To whom are you replying? And could you please explain how you rightly divide Scripture? Maybe I should ask how you go about it apart from any particular doctrinal understanding. Heir put forth her doctrinal understanding, not how she rightly divides Scripture.
I was referring to you.
And again you ask I explain how I rightly divide Scripture?
I already did and you took issue with it; concluding it my doctrinal understanding at the same time you not only responded with what your own doctrinal understanding is, but you even mentioned 2 Timothy 3, a passage that asserts that the Scripture is for doctrine.
You are not making any sense.
Case in point of many - the Law is one instruction in righteousness; grace is another.
You disagree with that because it does not fit your understanding, not because Scripture does not teach this very doctrine, or teaching.
The following is an example of many in Scripture, of "rightly dividing the Word" in light of a distinction between the Law and Grace - Romans 6:
14. For sin shall not have dominion over you: for ye are
not under the law,
but under grace.
15. What then? Shall we sin, because we are
not under the law,
but under grace? God forbid.
Do you even "understand" why he asserts that "sin shall not have dominion over you because..."?
On what specific principle, or general rule of thumb that he has already established?

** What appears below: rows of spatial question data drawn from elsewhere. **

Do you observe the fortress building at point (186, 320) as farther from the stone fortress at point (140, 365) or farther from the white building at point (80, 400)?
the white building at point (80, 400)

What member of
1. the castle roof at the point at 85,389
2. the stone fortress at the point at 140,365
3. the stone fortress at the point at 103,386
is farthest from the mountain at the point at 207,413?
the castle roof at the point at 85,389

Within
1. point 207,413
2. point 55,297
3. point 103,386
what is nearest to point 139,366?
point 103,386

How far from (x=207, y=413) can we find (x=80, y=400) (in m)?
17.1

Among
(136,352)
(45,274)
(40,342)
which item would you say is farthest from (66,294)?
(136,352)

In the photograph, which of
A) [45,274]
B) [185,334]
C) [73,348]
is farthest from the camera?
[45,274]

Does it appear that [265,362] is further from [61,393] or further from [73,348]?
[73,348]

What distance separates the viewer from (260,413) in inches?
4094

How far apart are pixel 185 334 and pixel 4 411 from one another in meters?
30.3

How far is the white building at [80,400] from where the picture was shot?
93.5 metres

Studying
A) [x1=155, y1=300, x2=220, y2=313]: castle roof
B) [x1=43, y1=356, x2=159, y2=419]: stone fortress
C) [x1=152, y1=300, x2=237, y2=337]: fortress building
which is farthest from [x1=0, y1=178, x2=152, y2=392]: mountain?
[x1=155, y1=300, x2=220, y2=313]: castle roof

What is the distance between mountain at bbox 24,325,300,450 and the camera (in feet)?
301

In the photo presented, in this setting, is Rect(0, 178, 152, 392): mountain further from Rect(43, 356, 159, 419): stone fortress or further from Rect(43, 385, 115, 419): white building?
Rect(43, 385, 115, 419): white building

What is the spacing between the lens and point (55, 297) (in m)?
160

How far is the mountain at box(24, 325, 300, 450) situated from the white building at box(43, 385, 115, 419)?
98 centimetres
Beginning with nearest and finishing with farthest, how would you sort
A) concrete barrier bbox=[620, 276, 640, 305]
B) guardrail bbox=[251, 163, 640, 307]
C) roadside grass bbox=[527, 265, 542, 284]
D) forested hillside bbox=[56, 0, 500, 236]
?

Further, that distinction between the two is in light of this - Romans 3:
19.
Now we know that what things soever the law saith, it saith
to them who are under the law: that every mouth may be stopped, and all the world may become guilty before God.
20.
Therefore by the deeds of the law there shall no flesh be justified in his sight:
for by the law is the knowledge of sin.
21.
But now the righteousness of God
without the law is manifested, being witnessed by the law and the prophets;
22. Even the righteousness of God which is by faith
of Jesus Christ unto all and upon all them that believe: for there is no difference:
23. For all have sinned, and come short of the glory of God;
24. Being justified
freely by his grace through the redemption that is in Christ Jesus:
25. Whom God hath set forth to be a propitiation through faith in his blood, to declare his righteousness for the remission of sins that are past, through the forbearance of God;
26. To declare, I say,
at this time his righteousness: that he might be just, and the justifier of him which believeth in Jesus.
James was well aware of this distinction - Acts 21:
18. And the day following Paul went in with us unto James; and all the elders were present.
19. And when he had saluted them, he declared particularly what things God had wrought among the Gentiles
by his ministry.
20. And when
they heard it,
they glorified the Lord, and said unto him, Thou seest, brother,
how many thousands of Jews there are which believe; and they are all zealous of the law:
21. And they are informed of thee, that thou teachest all the Jews which are among the Gentiles to forsake Moses, saying that they ought not to circumcise their children, neither to walk after the
customs.
25.
As touching the Gentiles which believe, we have written and concluded that they observe no such thing, save only that they keep themselves from things offered to idols, and from blood,
and from strangled, and from fornication.
Thus, who James is addressing in James, per the following, in light passages like the above - James 1:
1. James, a servant of God and of the Lord Jesus Christ,
to the twelve tribes which are scattered abroad, greeting.
There are many, many examples of their "rightly dividing the word of truth" as to a distinction between these things.
But you go right ahead and conclude that this is my doctrinal understanding for that is what 2 Timothy 3:16, 17 asserts in light of 2 Timothy 2:15, the Scripture is for - for doctrine, etc.
I have just made use of one of its other assertions there - that it is also for reproof.
Again, 2 Timothy 3:16, 17 is in light of 2 Timothy 2:15's assertion that the Scripture needs to be rightly divided in light of that gospel the Apostle Paul alone refers to as "my gospel."